# ENTRIES PROVIDED
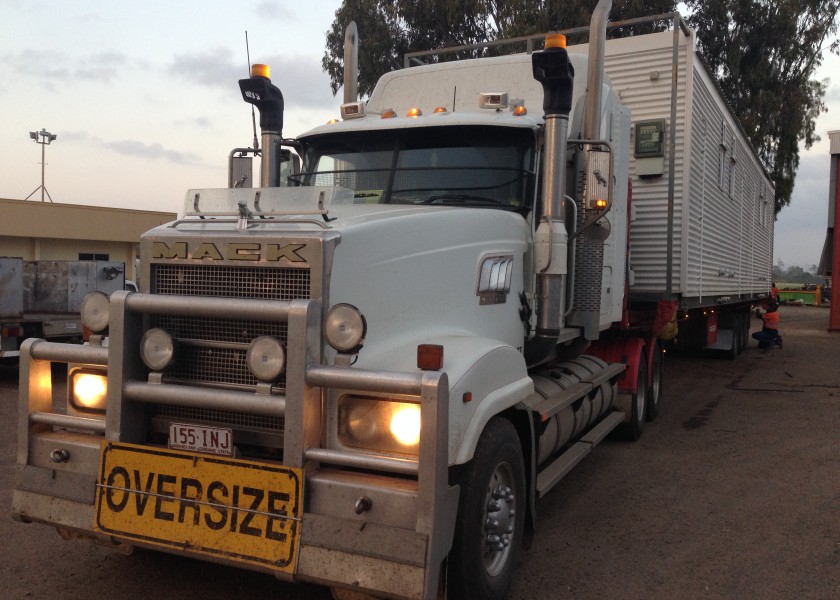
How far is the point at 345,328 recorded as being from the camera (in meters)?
3.04

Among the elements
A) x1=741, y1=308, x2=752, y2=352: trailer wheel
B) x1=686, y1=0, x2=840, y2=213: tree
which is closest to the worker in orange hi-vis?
x1=741, y1=308, x2=752, y2=352: trailer wheel

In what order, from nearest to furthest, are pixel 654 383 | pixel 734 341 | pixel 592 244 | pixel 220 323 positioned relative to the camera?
pixel 220 323 < pixel 592 244 < pixel 654 383 < pixel 734 341

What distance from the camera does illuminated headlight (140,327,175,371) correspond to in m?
3.32

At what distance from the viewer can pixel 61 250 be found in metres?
31.6

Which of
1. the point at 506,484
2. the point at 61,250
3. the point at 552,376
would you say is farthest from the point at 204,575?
the point at 61,250

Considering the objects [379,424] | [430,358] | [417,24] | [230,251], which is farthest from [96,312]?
[417,24]

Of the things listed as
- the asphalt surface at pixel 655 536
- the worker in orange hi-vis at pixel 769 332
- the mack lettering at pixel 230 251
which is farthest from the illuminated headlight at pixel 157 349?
the worker in orange hi-vis at pixel 769 332

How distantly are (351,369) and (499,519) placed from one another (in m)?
1.27

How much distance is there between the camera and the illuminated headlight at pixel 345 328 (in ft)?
9.87

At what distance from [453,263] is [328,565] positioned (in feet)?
5.79

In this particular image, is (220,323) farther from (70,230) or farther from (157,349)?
(70,230)

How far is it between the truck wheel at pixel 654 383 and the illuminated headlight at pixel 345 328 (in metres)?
6.14

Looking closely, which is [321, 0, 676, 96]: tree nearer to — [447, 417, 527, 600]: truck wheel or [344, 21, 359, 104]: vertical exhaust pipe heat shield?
[344, 21, 359, 104]: vertical exhaust pipe heat shield

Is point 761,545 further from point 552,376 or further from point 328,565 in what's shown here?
point 328,565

# GIVEN PROBLEM
Render the listing above as a Markdown table with the columns Row and Line. Start at the line containing "How distantly are", continue through the last line, and leave out blank lines.

# RESULT FOR THIS TASK
| Row | Line |
|---|---|
| 1 | How distantly are (351,369) and (499,519) placed from one another (in m)? |
| 2 | 1.27 |
| 3 | How much distance is there between the camera and the illuminated headlight at pixel 345 328 (in ft)? |
| 4 | 9.87 |
| 5 | At what distance from [453,263] is [328,565] positioned (in feet)? |
| 6 | 5.79 |
| 7 | In this particular image, is (220,323) farther from (70,230) or farther from (157,349)? |
| 8 | (70,230) |
| 9 | How far is it between the truck wheel at pixel 654 383 and the illuminated headlight at pixel 345 328 (in metres)? |
| 10 | 6.14 |
| 11 | Looking closely, which is [321, 0, 676, 96]: tree nearer to — [447, 417, 527, 600]: truck wheel or [344, 21, 359, 104]: vertical exhaust pipe heat shield? |
| 12 | [344, 21, 359, 104]: vertical exhaust pipe heat shield |
| 13 | Is point 761,545 further from point 552,376 or further from point 328,565 in what's shown here? |
| 14 | point 328,565 |